**Challenge**
Repeat the rows below word for word, starting from the first line and stopping after the line that contains "4.78 metres", including that line.

**Dataset entries**

========

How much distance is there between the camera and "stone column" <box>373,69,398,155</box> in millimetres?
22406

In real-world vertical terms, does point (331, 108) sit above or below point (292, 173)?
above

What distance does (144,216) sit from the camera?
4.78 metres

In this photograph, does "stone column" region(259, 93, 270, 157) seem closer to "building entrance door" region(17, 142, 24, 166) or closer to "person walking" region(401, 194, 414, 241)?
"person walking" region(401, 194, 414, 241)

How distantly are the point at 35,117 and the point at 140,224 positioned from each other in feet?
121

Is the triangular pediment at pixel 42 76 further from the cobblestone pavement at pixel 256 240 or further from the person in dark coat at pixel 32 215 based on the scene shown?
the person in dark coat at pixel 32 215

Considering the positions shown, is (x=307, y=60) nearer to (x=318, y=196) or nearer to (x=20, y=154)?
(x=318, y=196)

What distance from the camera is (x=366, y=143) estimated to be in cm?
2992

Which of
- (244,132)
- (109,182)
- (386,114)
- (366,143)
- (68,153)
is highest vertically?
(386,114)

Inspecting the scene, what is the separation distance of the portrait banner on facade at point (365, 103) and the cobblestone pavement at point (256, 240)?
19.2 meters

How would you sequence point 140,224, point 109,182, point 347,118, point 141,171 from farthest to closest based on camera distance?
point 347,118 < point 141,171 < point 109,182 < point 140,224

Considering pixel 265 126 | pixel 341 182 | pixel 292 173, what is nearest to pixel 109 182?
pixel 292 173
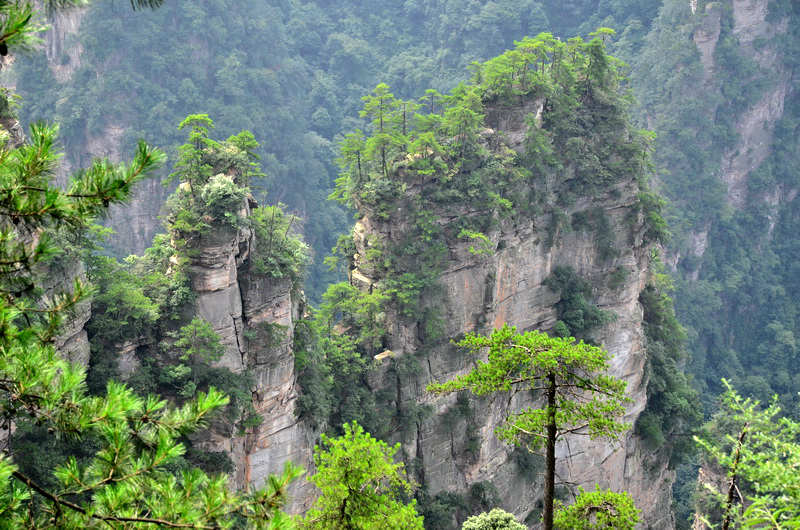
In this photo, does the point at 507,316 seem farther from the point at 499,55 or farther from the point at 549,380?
the point at 549,380

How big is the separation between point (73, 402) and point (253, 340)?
14.8 meters

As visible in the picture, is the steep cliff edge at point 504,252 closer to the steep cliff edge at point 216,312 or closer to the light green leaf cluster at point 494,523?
the steep cliff edge at point 216,312

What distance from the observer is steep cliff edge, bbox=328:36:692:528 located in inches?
997

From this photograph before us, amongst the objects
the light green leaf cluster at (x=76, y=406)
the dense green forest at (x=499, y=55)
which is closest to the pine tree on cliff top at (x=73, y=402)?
the light green leaf cluster at (x=76, y=406)

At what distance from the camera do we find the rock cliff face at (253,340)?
65.9 ft

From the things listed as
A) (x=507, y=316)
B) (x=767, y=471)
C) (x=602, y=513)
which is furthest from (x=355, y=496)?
(x=507, y=316)

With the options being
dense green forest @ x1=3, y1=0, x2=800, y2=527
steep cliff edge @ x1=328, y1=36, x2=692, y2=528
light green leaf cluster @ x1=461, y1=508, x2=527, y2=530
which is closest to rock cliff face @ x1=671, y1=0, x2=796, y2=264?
dense green forest @ x1=3, y1=0, x2=800, y2=527

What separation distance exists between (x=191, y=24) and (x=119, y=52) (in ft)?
18.2

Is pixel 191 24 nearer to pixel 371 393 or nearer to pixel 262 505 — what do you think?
pixel 371 393

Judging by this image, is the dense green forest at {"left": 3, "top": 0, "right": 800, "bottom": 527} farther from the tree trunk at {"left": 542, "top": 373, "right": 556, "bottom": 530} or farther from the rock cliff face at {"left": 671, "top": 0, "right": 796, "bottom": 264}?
the tree trunk at {"left": 542, "top": 373, "right": 556, "bottom": 530}

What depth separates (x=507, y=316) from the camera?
28312mm

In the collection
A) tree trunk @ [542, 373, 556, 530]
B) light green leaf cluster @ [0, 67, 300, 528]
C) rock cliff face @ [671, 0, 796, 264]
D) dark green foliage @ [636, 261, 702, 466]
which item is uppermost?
rock cliff face @ [671, 0, 796, 264]

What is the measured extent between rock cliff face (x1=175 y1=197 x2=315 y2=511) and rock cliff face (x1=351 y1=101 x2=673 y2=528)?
3.98m

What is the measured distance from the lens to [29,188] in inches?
238
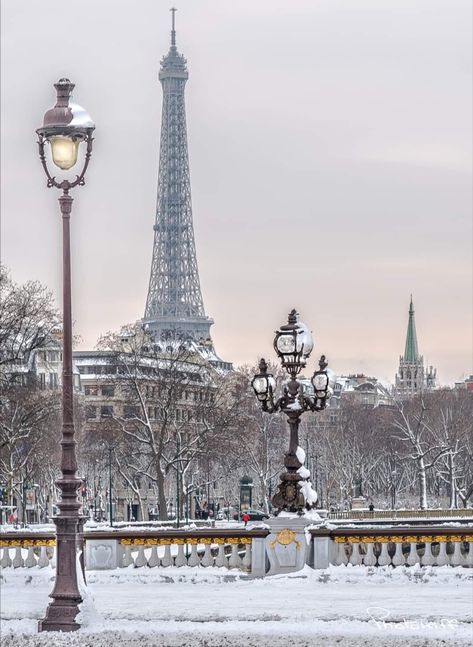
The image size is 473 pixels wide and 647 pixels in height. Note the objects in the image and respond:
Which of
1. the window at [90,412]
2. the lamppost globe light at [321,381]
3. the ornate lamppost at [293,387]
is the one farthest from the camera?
the window at [90,412]

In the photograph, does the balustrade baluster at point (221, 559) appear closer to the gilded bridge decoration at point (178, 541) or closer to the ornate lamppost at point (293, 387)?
the gilded bridge decoration at point (178, 541)

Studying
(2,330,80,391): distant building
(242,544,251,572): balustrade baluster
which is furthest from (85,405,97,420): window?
(242,544,251,572): balustrade baluster

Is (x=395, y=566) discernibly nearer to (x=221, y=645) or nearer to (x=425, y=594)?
(x=425, y=594)

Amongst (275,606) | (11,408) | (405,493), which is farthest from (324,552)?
(405,493)

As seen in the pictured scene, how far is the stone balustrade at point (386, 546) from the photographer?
39.4 metres

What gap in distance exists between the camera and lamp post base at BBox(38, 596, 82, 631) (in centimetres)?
3055

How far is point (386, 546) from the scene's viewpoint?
130 ft

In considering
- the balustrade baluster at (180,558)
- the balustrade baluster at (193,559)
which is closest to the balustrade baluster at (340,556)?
the balustrade baluster at (193,559)

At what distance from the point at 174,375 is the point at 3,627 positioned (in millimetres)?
75498

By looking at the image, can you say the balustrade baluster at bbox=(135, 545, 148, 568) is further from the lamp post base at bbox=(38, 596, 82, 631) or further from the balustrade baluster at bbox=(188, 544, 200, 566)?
the lamp post base at bbox=(38, 596, 82, 631)

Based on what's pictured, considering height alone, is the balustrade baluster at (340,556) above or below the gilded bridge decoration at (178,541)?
below

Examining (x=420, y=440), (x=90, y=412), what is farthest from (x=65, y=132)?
(x=420, y=440)

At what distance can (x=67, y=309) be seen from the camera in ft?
104

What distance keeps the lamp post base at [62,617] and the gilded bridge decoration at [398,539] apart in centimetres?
1026
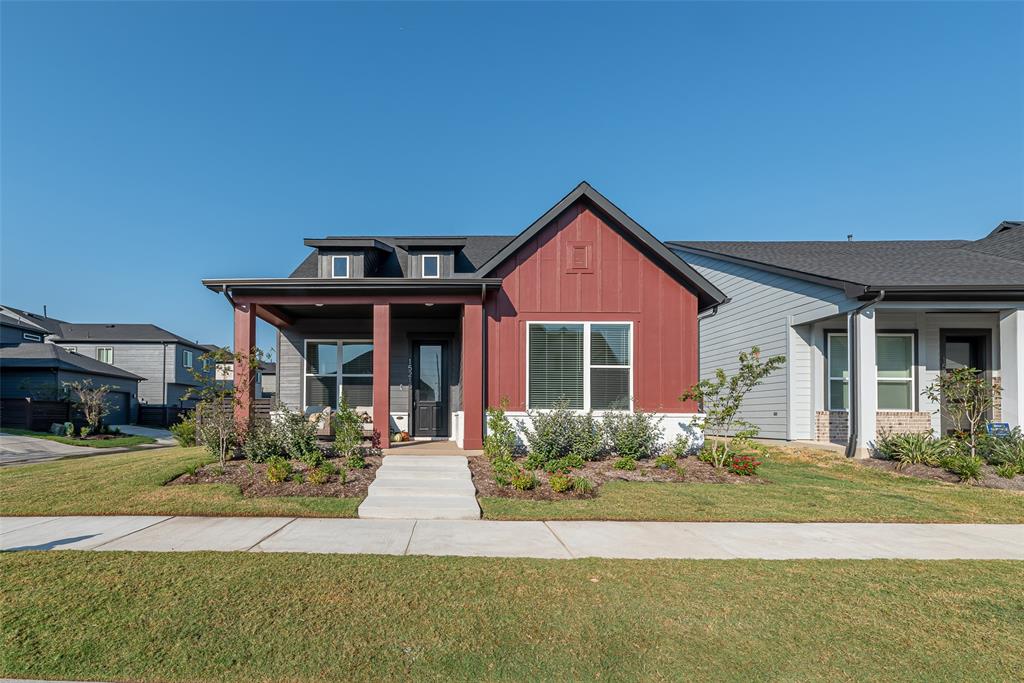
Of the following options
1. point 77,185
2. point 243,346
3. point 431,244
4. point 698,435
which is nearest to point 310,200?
point 77,185

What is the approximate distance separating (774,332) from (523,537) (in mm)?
10834

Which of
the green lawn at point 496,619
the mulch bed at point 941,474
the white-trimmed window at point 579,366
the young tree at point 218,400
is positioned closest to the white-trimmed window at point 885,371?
the mulch bed at point 941,474

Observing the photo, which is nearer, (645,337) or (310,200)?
(645,337)

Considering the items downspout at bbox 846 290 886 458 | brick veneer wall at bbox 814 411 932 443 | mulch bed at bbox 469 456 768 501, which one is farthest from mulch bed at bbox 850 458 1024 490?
mulch bed at bbox 469 456 768 501

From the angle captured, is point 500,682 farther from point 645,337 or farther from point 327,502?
point 645,337

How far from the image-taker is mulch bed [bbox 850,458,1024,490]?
920 cm

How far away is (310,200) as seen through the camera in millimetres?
19406

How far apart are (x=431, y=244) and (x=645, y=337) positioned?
5.48 meters

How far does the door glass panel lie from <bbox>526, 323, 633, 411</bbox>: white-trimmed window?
10.9 ft

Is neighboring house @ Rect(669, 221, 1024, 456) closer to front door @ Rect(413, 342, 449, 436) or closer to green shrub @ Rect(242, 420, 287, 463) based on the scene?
front door @ Rect(413, 342, 449, 436)

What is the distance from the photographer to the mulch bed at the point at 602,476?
790cm

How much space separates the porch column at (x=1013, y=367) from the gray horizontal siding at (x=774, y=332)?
130 inches

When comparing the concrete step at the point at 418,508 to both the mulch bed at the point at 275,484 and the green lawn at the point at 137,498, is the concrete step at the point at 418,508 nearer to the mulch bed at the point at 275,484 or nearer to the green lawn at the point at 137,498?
the green lawn at the point at 137,498

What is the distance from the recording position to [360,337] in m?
13.4
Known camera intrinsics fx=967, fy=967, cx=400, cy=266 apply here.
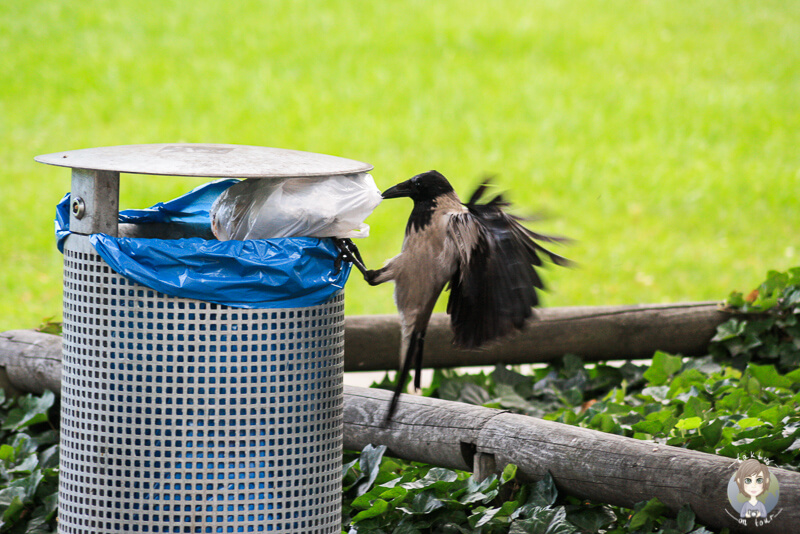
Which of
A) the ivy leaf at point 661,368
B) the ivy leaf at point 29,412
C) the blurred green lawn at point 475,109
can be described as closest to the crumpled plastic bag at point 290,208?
the ivy leaf at point 29,412

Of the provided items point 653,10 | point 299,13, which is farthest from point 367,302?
point 653,10

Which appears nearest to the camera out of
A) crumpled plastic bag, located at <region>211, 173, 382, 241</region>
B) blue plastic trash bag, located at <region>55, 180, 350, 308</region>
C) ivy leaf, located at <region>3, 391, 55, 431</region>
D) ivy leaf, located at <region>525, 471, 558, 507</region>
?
blue plastic trash bag, located at <region>55, 180, 350, 308</region>

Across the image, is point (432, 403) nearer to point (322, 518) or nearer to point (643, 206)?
point (322, 518)

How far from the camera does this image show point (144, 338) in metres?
2.36

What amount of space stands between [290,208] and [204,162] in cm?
25

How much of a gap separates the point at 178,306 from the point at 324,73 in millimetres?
9331

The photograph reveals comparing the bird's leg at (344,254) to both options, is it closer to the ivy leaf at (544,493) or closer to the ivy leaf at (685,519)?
the ivy leaf at (544,493)

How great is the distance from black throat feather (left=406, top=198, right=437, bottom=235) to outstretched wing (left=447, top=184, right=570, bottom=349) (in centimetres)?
7

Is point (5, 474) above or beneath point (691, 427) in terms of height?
beneath

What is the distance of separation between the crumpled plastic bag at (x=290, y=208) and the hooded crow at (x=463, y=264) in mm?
90

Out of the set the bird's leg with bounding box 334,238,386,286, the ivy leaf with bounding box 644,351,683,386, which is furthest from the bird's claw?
the ivy leaf with bounding box 644,351,683,386

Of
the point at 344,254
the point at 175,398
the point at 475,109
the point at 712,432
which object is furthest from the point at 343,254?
the point at 475,109

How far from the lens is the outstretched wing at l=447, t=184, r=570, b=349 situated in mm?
2619

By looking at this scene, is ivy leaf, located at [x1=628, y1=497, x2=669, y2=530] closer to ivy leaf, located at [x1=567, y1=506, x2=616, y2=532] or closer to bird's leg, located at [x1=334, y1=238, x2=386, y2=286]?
ivy leaf, located at [x1=567, y1=506, x2=616, y2=532]
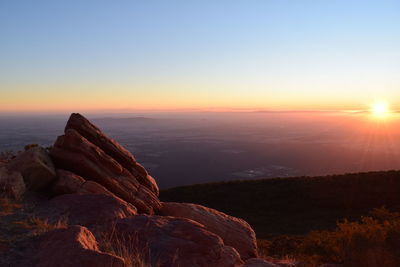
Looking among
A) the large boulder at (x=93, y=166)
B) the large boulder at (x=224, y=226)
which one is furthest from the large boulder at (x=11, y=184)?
the large boulder at (x=224, y=226)

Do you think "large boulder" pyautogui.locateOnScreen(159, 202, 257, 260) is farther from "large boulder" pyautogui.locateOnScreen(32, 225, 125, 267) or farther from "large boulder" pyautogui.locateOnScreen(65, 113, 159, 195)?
"large boulder" pyautogui.locateOnScreen(32, 225, 125, 267)

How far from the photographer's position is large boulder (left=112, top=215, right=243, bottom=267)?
25.5 ft

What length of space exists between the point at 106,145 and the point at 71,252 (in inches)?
475

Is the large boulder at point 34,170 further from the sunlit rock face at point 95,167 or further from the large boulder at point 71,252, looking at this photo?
the large boulder at point 71,252

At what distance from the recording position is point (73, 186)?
44.7ft

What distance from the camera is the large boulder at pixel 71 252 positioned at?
5.82m

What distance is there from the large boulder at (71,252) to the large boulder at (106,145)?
10821 mm

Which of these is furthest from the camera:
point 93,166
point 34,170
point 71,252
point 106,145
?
point 106,145

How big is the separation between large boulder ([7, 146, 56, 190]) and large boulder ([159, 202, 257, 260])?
5.65m

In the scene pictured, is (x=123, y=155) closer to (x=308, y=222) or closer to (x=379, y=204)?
(x=308, y=222)

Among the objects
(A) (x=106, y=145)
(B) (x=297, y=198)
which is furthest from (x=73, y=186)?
(B) (x=297, y=198)

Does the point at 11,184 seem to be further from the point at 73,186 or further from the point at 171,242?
the point at 171,242

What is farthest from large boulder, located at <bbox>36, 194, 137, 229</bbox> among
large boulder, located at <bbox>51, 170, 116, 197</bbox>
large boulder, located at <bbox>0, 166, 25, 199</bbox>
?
large boulder, located at <bbox>0, 166, 25, 199</bbox>

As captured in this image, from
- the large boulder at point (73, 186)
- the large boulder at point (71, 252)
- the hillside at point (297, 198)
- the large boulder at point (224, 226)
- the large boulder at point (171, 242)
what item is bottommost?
the hillside at point (297, 198)
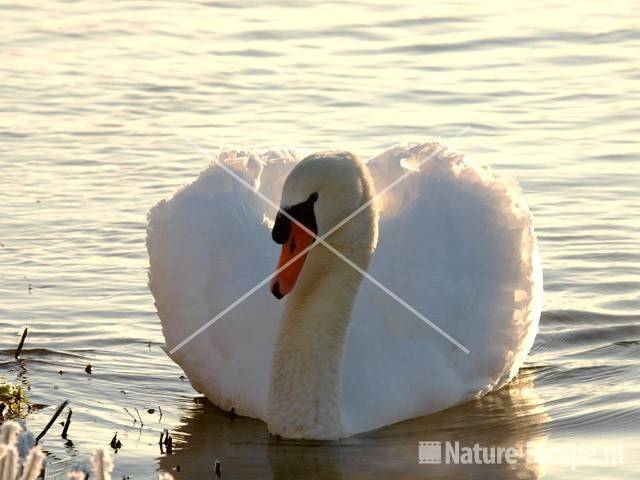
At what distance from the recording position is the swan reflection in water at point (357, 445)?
309 inches

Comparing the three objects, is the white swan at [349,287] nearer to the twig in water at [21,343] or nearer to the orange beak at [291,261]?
the orange beak at [291,261]

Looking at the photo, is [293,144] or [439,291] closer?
[439,291]

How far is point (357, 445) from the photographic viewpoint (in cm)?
818

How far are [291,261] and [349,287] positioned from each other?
76cm

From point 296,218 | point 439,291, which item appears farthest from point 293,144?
point 296,218

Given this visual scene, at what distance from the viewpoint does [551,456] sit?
801 centimetres

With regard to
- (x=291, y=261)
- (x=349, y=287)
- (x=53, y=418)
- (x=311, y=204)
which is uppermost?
(x=311, y=204)

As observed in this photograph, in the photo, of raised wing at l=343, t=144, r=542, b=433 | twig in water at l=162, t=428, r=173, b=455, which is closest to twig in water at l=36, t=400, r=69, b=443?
twig in water at l=162, t=428, r=173, b=455

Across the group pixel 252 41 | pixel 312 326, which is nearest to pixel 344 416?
pixel 312 326

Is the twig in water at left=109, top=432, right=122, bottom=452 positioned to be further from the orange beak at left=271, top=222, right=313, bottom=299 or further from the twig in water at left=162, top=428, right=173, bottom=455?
the orange beak at left=271, top=222, right=313, bottom=299

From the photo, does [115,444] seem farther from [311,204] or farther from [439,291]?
[439,291]

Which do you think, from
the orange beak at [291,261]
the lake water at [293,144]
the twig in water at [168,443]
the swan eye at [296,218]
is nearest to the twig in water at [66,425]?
the lake water at [293,144]

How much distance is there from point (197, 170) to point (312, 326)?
5.25 m

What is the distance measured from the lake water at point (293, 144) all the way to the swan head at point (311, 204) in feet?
3.46
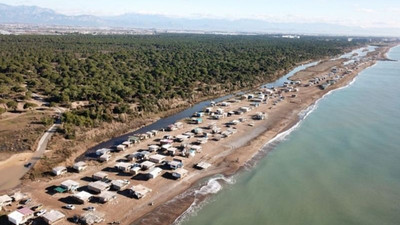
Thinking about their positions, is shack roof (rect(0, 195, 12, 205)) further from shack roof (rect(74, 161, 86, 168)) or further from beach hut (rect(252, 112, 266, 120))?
beach hut (rect(252, 112, 266, 120))

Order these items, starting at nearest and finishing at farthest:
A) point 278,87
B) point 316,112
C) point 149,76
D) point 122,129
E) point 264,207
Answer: point 264,207
point 122,129
point 316,112
point 149,76
point 278,87

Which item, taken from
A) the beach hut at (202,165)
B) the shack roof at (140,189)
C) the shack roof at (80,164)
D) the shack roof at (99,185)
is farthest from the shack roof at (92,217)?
the beach hut at (202,165)

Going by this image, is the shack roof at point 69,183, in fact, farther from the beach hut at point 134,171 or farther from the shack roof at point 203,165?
the shack roof at point 203,165

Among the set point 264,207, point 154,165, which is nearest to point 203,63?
point 154,165

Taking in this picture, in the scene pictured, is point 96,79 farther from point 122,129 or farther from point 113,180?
point 113,180

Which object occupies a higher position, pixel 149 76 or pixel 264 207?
pixel 149 76

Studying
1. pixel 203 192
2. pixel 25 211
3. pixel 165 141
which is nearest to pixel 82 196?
pixel 25 211
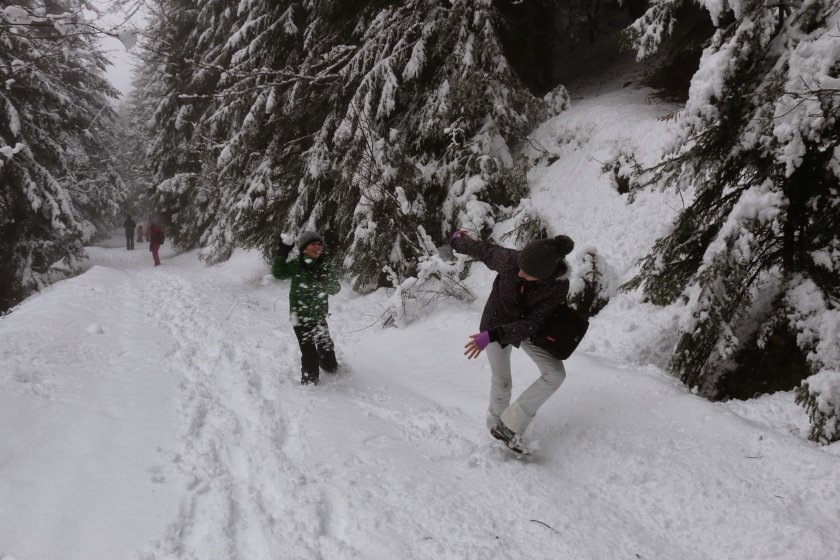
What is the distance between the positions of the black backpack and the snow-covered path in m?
0.98

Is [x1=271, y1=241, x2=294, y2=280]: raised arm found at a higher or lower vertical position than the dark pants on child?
higher

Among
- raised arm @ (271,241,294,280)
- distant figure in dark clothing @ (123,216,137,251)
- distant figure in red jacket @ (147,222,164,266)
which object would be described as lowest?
distant figure in dark clothing @ (123,216,137,251)

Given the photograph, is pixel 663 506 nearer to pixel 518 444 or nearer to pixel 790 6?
pixel 518 444

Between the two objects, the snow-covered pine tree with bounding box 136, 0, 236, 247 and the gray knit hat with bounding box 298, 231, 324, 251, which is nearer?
the gray knit hat with bounding box 298, 231, 324, 251

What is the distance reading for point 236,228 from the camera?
12219mm

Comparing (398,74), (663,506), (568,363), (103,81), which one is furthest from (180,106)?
(663,506)

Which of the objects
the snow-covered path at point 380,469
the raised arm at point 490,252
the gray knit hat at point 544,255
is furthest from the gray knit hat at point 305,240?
the gray knit hat at point 544,255

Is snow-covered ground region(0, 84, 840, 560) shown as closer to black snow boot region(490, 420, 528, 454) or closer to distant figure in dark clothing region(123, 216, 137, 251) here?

========

**The completed task**
How much distance is there between the camera and "stone column" <box>373,69,398,155</box> in millimetres?
22406

In real-world vertical terms, does point (331, 108) sit above or below point (292, 173)?
above

What distance does (144,216) sit from the camera?
4.78 metres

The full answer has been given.